14 de fev. de 2009

Logomarca e a discussão vazia

Alguns podem alegar que o que eu disse vai contra tudo o que os designers estudaram sobre identidade, que eu estou defendendo más práticas profissionais, que estou incentivando as pessoas a prosseguirem usando termos incorretos que podem minar o respeito pela profissão, que eu sou a favor de usar termos errados, e que estou do lado dos amadores que aprendem 2 ou 3 receitinhas de design e saem por aí dizendo que são designers que fazem “logomarcas”.

Para quem já leu os meus demais posts, sabe que nada poderia estar mais longe da verdade, pelas razões que aponto a seguir:

Eu não sou a favor de sair por aí usando termos incorretos. Pelo contrário, eu gasto bastante tempo aprendendo quais termos devem ser usados e como isso se traduz em melhores práticas de projeto e atuação profissional. Diferente de muitos que dizem “isso significa tal coisa” eu prefiro dizer, baseado na literatura, que “isso tem potencial para significar”. Também uso expressões como metáfora experiencial, conotação cultural, e ao invés de dizer “fonte” eu prefiro dizer “face tipográfica”.

Mas eu não uso essas e outras expressões como lenha para acender uma fogueira de debates sobre palavras, e que não levam a nada, pois isso só sustenta a falsa impressão de que “se eu não falo logomarca, então eu não faço parte do grupo de amadores, logo sou designer gráfico de valor”. Eu uso, sim, os termos adequados no meu cotidiano como designer e professor, mas não coloco isso como prioridade. Diferentemente de outros “pseudo-designers”, que gastam mais energia debatendo sobre usar ou não logomarca, enquanto seu porfolio demonstra que suas ações não correspondem ao seu discurso. Ou seja, muitos tem um discurso bonito, defendendo o uso das palavras “certas”, dos termos “corretos”, mas se você olhar o portfolio destes, verá que aquela conversa toda não se reflete nos trabalhos que eles fazem.

Na década de 64, na Inglaterra, Ken Garland publicou um manifesto chamado “First Things First”, que em português seria algo como “Em primeiro lugar, as coisas principais”. Ele sugeria que alguns designers estavam usando seu conhecimento para finalidades comerciais, deixando de lado outras coisas mais importantes, e que precisavam do design, como saúde, educação, dentre outros. Garland fez questão de dizer que ele não era contra o uso do design para apoiar as vendas, mas sim que o design não estava dando atenção às necessidades principais do ser humano.

**TAREFAS:**
**1.** No trecho selecionado, que expressão o autor prefere usar no lugar de “fonte”?
**2.** Traduza para o inglês esta frase do trecho selecionado: “Eu não sou a favor de sair por aí usando termos incorretos.”

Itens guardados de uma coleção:
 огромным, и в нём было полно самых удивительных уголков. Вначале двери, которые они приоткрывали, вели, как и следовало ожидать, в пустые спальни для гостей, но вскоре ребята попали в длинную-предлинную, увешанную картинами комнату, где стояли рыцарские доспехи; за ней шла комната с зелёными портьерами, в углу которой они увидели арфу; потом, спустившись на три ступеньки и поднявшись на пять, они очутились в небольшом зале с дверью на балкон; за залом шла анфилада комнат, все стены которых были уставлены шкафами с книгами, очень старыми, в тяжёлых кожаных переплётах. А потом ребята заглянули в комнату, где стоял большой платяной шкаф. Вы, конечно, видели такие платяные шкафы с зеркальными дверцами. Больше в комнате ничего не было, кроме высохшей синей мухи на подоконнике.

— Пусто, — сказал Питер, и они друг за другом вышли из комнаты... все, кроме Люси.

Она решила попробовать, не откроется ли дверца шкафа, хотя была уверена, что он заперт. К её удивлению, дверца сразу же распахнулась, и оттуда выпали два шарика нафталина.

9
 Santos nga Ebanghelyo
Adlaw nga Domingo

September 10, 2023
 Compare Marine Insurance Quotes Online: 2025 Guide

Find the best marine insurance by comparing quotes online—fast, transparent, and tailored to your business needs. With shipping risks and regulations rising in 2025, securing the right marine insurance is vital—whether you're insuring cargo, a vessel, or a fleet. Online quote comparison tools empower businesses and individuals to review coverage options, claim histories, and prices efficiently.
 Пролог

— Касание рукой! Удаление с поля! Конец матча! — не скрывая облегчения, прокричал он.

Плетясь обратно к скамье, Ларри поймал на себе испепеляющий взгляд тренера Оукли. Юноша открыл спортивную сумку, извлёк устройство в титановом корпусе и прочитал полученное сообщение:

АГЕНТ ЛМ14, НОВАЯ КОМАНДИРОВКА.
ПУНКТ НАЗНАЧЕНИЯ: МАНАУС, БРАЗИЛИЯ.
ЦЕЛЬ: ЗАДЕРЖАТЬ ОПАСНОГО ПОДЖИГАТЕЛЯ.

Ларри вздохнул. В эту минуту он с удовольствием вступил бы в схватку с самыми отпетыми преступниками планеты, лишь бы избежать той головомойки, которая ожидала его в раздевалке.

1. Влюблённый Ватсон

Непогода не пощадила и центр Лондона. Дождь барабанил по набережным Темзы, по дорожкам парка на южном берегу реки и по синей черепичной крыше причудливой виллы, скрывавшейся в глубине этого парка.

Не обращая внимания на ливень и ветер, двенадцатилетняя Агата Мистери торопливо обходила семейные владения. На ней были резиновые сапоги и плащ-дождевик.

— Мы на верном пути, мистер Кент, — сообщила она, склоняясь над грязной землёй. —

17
==
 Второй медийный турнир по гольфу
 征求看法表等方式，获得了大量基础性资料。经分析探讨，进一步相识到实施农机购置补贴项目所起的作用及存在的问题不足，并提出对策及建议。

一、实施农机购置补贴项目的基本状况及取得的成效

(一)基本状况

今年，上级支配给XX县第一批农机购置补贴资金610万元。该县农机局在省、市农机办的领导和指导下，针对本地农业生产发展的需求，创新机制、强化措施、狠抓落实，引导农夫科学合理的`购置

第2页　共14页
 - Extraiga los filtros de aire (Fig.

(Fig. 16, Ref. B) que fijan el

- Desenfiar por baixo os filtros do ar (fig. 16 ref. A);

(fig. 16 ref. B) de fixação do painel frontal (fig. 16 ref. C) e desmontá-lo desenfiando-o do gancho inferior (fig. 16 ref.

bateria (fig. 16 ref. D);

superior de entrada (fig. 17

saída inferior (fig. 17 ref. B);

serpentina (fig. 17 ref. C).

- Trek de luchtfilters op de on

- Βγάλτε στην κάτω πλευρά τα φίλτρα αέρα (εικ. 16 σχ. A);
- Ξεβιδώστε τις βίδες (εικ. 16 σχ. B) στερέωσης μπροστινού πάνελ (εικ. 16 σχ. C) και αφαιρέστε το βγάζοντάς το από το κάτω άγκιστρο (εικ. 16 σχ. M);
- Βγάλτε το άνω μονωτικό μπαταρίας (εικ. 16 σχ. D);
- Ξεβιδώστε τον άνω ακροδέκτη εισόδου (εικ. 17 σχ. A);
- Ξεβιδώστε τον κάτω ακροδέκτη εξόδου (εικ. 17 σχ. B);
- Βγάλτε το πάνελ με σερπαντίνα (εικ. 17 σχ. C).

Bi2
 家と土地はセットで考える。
* * *
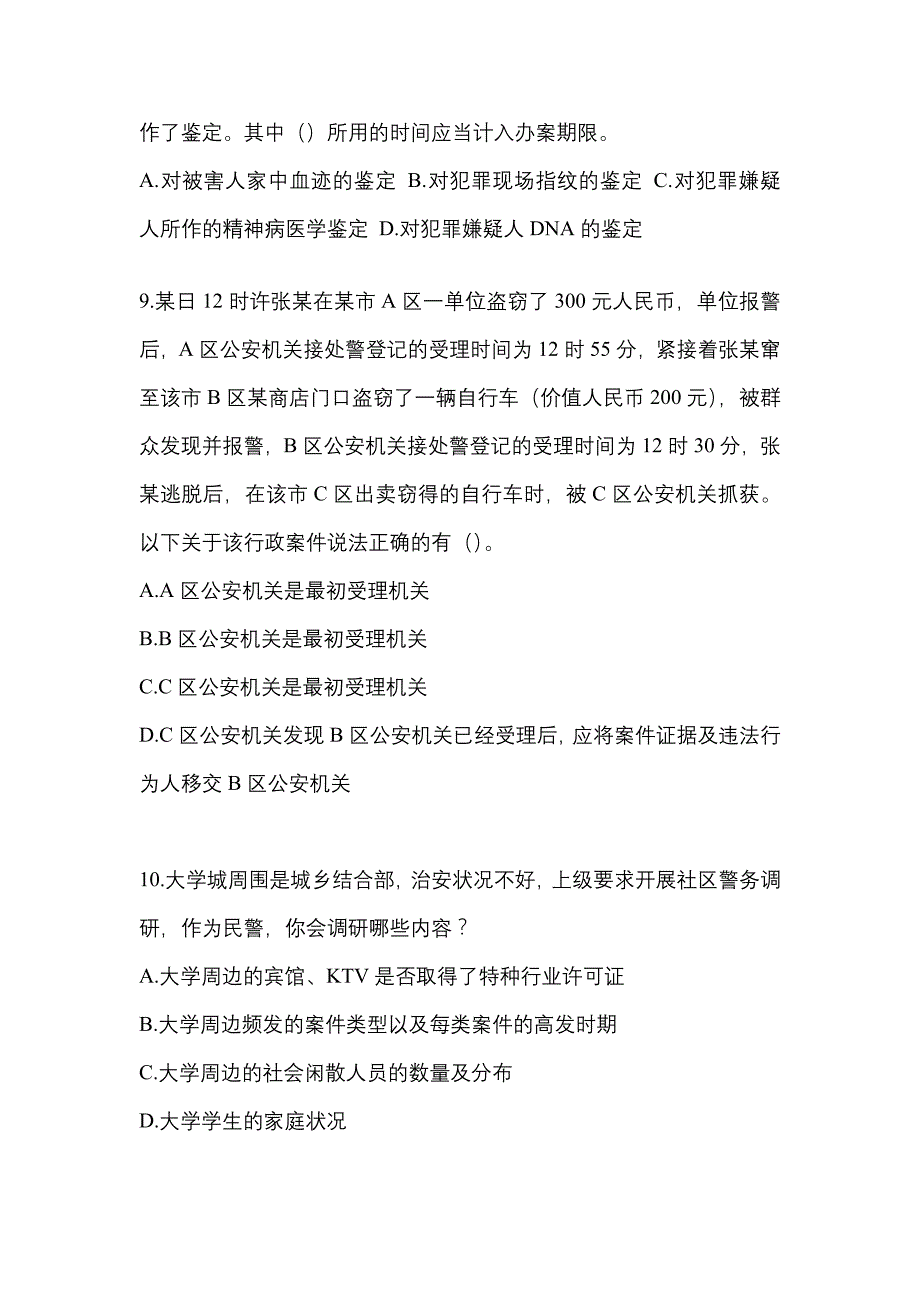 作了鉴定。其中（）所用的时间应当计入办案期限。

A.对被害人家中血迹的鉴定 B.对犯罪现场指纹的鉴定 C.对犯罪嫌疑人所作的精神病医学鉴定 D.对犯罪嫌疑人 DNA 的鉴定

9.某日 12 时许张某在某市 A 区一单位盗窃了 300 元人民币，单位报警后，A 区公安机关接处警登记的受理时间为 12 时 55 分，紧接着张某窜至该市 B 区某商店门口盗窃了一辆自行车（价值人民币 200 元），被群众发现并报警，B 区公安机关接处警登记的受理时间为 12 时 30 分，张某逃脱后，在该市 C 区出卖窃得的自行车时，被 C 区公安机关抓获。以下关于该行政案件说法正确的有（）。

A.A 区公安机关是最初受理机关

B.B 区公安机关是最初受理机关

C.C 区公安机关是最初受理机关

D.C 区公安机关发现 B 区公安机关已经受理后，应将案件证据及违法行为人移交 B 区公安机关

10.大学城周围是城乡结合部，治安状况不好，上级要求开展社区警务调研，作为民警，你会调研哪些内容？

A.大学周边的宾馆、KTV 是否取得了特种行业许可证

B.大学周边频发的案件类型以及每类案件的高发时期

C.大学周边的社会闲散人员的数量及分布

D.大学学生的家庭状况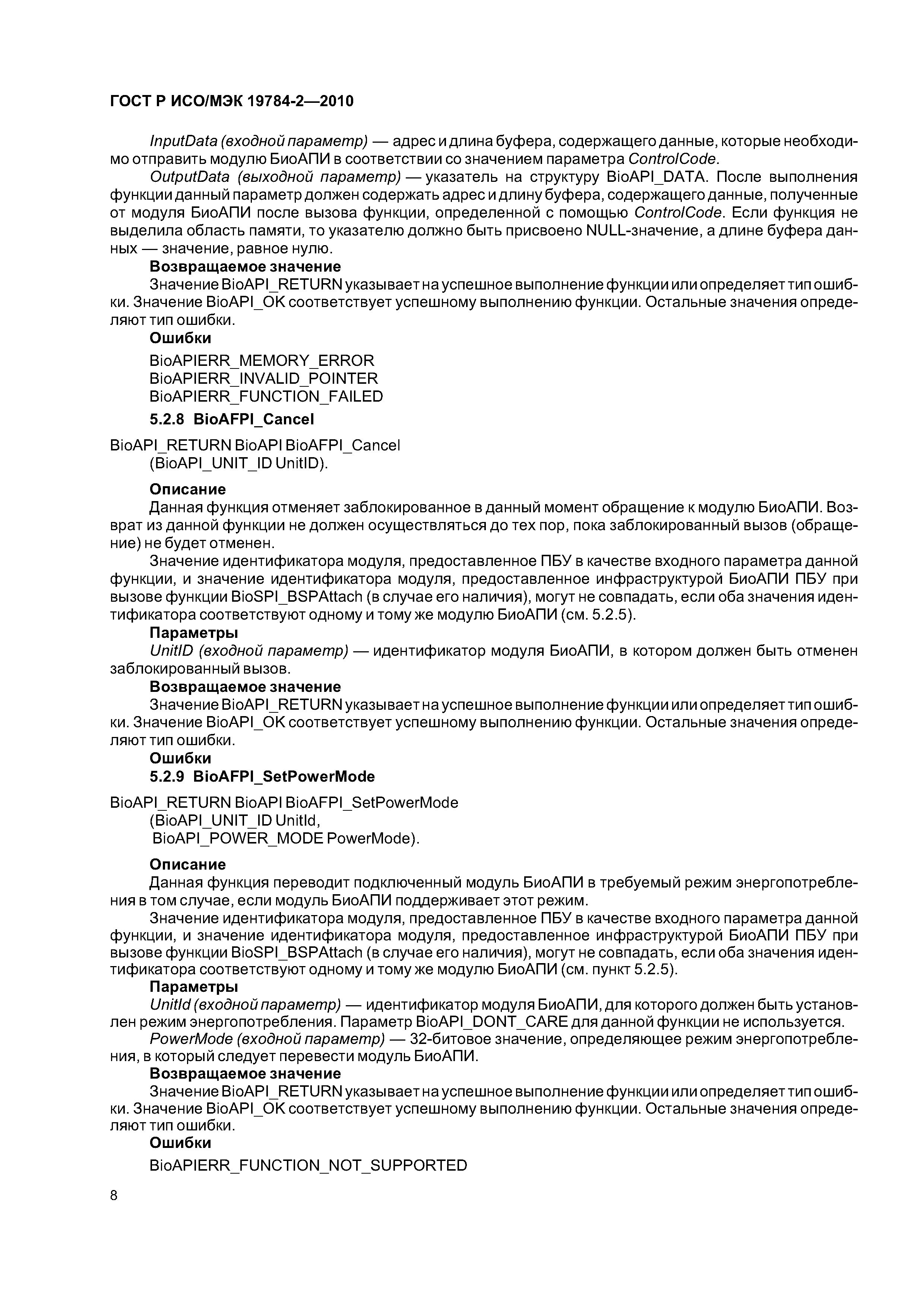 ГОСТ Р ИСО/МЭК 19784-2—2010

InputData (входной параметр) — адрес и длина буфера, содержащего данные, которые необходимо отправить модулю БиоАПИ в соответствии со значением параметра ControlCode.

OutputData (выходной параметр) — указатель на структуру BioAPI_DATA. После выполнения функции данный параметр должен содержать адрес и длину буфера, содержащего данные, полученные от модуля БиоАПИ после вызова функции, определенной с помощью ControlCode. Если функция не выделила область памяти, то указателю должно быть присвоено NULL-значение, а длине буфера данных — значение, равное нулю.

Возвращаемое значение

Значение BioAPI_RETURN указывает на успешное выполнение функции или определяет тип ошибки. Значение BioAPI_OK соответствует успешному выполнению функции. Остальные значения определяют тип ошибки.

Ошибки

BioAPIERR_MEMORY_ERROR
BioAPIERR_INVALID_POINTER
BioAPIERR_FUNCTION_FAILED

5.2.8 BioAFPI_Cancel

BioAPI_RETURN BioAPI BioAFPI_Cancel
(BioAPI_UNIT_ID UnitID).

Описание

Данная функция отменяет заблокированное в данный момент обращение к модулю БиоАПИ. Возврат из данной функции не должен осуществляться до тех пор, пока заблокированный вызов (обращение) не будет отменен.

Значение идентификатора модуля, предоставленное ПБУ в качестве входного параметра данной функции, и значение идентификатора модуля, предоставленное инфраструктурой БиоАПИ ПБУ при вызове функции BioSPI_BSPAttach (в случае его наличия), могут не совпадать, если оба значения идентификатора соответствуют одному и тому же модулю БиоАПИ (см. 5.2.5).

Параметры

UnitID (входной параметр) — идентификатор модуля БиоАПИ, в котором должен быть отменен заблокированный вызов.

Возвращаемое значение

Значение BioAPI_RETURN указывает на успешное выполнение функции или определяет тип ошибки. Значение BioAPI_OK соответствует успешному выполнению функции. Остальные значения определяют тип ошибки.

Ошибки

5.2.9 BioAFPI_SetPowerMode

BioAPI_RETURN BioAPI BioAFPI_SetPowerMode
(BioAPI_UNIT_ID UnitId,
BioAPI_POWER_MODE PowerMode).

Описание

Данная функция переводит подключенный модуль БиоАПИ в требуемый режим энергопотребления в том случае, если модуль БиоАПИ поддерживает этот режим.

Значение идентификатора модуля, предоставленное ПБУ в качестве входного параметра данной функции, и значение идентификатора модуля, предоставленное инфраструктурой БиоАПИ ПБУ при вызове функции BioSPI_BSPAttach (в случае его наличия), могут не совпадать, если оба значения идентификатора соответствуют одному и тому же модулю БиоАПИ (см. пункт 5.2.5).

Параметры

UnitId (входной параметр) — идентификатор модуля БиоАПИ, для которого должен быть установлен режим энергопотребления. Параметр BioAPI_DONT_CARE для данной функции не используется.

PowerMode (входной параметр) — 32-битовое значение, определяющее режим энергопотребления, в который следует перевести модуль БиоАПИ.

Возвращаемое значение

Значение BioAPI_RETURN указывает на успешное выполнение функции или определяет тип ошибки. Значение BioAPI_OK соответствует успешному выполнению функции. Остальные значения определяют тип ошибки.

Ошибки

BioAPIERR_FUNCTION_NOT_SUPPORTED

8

**RESULTADOS EM ORDEM:**
**1.** Ele prefere dizer “face tipográfica”.

**2.** I am not in favor of going around using incorrect terms.